11/21/2009 05:12 am ET | Updated May 25, 2011

Pain Which Cannot Forget

Lately I can't stop thinking about Marvin Gaye. It's just one of those things, the little voice in your head that finally fades away or, in this case, just gets louder until you do something about it. I was just starting to think about what to do about it while walking into Costco. There on the shelf was the two-CD set of Marvin Gaye's Gold staring right at me. So off I went with the voice in my cart.

His early songs, fun and easy to listen to, were Motown style hits such as "Pride and Joy", "How Sweet It Is", "I'll be Doggone" and "Ain't No Mountain High Enough". In the second CD, he had found his voice, his social conscience somewhere between Motown and Vietnam. The only song in the world that takes my breath away with the very first note is Marvin's "What's Going On" with the wailing horn that leads into the lyric "Mother, Mother, there's too many of you crying". After listening only one time through, I realized that Marvin's songs could have been written today, in our current social and political climate. "Inflation, no chance to increase finance, bills pile up sky high, send that boy off to die, makes me want to holler, throw up both my hands" Or this one..."politics and hypocrites is turning us all into lunatics". Just watch an evening of cable news and Marvin seems like a prophet.

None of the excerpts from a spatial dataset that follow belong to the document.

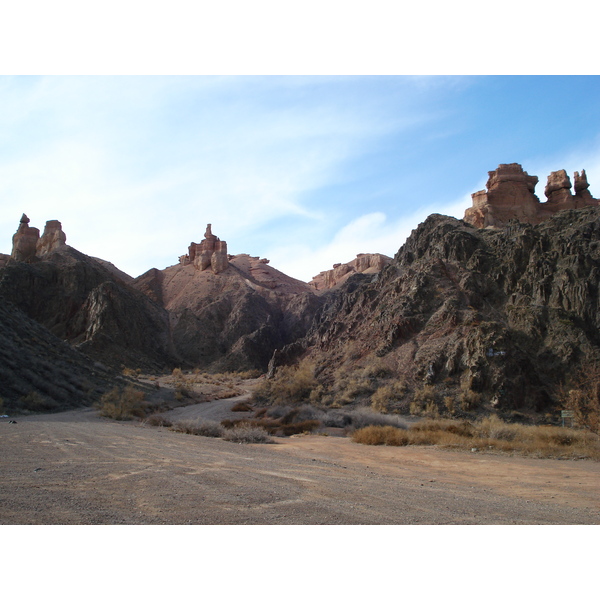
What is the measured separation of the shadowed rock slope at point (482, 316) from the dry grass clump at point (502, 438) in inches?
191

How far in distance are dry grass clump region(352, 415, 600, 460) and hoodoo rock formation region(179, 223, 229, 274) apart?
291 feet

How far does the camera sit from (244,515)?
6469 millimetres

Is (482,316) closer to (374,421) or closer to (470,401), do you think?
(470,401)

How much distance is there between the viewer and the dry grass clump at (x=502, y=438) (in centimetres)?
1648

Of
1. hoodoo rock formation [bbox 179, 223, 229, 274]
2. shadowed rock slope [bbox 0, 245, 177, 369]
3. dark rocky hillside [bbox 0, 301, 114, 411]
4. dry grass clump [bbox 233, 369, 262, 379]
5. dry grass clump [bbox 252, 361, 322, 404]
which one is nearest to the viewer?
dark rocky hillside [bbox 0, 301, 114, 411]

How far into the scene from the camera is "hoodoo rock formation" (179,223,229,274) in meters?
106

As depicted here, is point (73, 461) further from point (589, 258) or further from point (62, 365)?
point (589, 258)

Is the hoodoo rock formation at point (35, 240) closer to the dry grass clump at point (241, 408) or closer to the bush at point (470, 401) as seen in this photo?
the dry grass clump at point (241, 408)

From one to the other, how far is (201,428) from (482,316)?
65.3 ft

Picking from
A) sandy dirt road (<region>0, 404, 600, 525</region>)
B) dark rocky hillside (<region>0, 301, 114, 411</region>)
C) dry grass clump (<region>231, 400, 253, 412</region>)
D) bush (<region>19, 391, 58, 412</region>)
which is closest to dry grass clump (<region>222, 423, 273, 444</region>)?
sandy dirt road (<region>0, 404, 600, 525</region>)

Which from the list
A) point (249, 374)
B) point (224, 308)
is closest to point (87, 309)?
point (224, 308)

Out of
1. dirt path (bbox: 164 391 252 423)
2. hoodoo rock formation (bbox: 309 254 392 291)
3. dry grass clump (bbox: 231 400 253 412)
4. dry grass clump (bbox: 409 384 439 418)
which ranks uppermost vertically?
hoodoo rock formation (bbox: 309 254 392 291)

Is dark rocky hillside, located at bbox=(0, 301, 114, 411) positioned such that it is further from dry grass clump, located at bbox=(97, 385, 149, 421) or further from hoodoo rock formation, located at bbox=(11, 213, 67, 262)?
hoodoo rock formation, located at bbox=(11, 213, 67, 262)

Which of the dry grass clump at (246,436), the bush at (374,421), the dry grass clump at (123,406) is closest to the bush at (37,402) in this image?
the dry grass clump at (123,406)
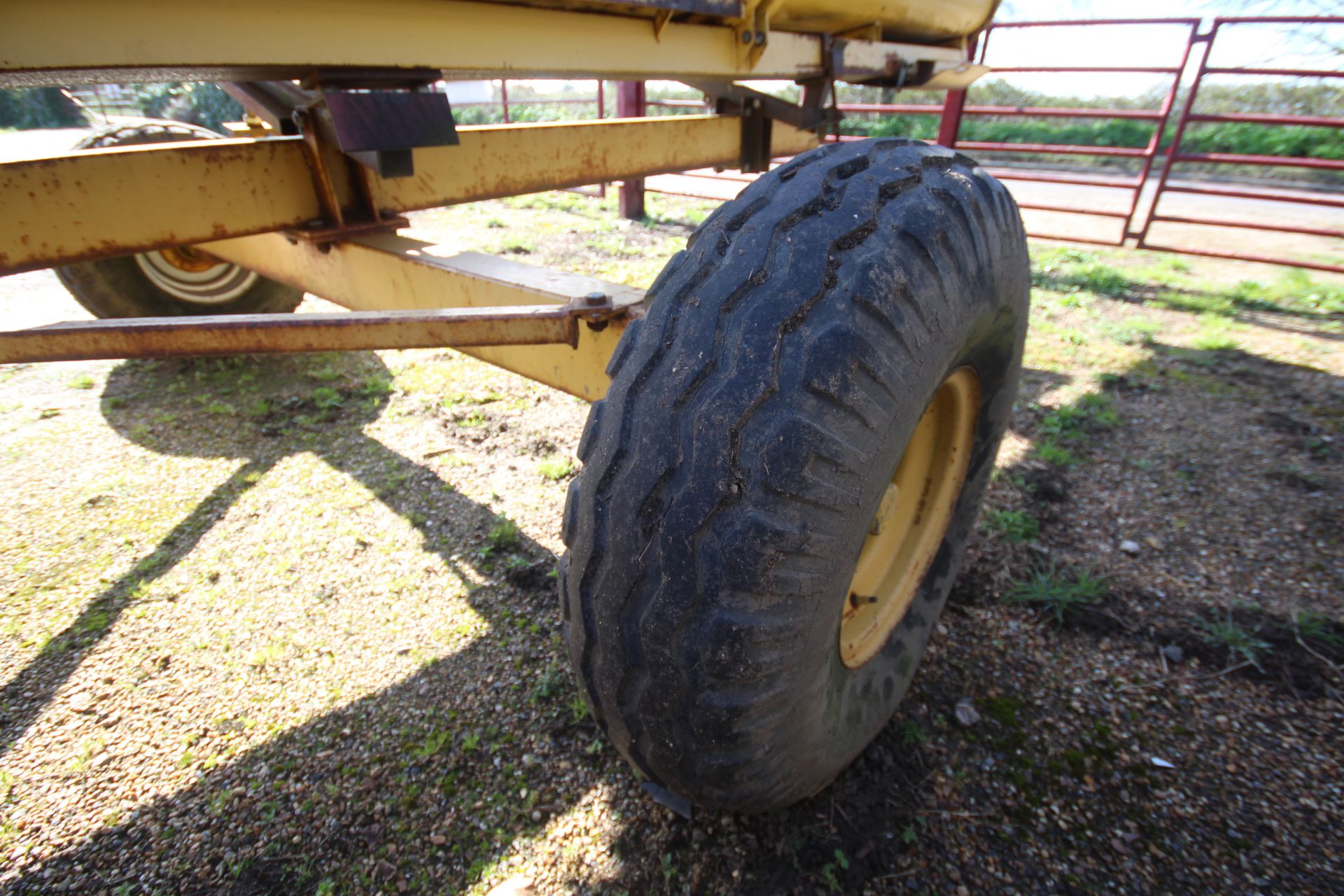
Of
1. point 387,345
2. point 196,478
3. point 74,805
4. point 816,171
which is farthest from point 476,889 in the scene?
point 196,478

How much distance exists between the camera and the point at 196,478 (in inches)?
111

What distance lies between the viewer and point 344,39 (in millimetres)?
1347

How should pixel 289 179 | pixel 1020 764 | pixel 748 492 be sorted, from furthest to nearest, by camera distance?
pixel 289 179 < pixel 1020 764 < pixel 748 492

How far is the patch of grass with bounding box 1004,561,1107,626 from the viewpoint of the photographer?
2.22 m

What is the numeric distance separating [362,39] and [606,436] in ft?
3.15

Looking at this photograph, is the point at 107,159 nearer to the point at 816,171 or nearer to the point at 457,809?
the point at 816,171

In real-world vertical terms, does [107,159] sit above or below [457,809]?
above

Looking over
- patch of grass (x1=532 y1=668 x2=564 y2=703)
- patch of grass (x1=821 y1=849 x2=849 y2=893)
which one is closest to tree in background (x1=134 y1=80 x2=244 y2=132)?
patch of grass (x1=532 y1=668 x2=564 y2=703)

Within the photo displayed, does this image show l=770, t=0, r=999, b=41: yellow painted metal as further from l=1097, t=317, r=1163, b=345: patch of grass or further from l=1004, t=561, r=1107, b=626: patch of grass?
l=1097, t=317, r=1163, b=345: patch of grass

His father, a strict pastor, was an abusive parent by most reports and beat young Marvin, sometimes on a daily basis. He sought refuge by enlisting in the Air Force but refused to follow orders and allegedly faked mental illness to get discharged. He ran straight into his musical life after that and had a string of hits with friend Tammi Terrell. She collapsed in his arms during a performance and died soon after of a brain tumor. Grief stricken, Marvin didn't perform for two years. But just two and a half months after her death, he wrote and recorded "What's Going On". Motown refused to release it, saying it lacked commercial appeal. Marvin refused to record anything else, ever, until they did. His rendition here of the "Star Spangled Banner" at the 1983 NBA All Star game became an instant classic:

Despite enormous success, he battled drug addiction, declared bankruptcy and lived in a van for a while. Finally he moved home with his parents and during an argument, his father shot and killed him. Marvin Gaye came out of an abusive, dysfunctional home, had trouble with authority, and probably just as much trouble allowing himself to be loved. But out of all that came this sweet, beautiful voice and a message of healing, hope and accountability. Those things were stronger than all that ugliness. And that is good to know.

That made me start thinking about Kurt Cobain. After his parents divorced, he tried living with each parent but neither one could handle him and his out of control behavior. His father made him play sports, which he hated, so he would fail on purpose. Some accused him of being gay, which he wasn't, but he said he wished he were just to piss off homophobes. And he named his first band Fecal Matter. When he was a young teen, his mother threw him out and he had to find his own way, sometimes sneaking back into his own house to sleep. He had to beg his musician friends to start a band which became Nirvana. In their breakout hit, "Smells Like Teen Spirit," his painful wailing spoke to a generation. It's memorable lyric, "I feel stupid and contagious," spoke to me through a Tori Amos cover when I was in the darkest days of my cancer treatment. Even Kurt's more beautiful ballads were sung in such a desperate way, you knew they were coming from his tortured soul and he was speaking for his fellow tortured grungers. It's been said that he always battled severe stomach pain and that is why he used heroin to self medicate. He took his own life.

This made me start thinking about how some people just seem called to help us understand ourselves, no matter what the cost, whether they be musicians or that rare politician or leader that makes us believe in something, in anything. John F. Kennedy was like that, using words in a very powerful way just like Marvin and Kurt. And of course, Martin Luther King's dream inspired the civil rights movement. Most believed that Bobby Kennedy would continue their work. He was so very sad when his brother was killed, he cried during the 1964 Democratic convention while eulogizing him. He quoted Shakespeare that night. "When he shall die, take him and cut him out in little stars, and he shall make the face of heaven so fine that all the world will be in love with night and pay no worship to the garish sun."

On April 4th, 1968 he told a group of black people about the death of Reverend King quoting the poet Aeschylus, "even in our sleep, pain which cannot forget falls drop by drop upon the heart, until, in our own despair, against our will, comes wisdom through the awful grace of God."

Just a few weeks later, Bobby was gone, too.

So what do they all have in common? Marvin, Kurt, JFK, MLK, and Bobby? All killed by guns. It was 1971 when Marvin sang "mercy, mercy me....things ain't what they used to be". Turns out now that things are exactly what they used to be, aren't they?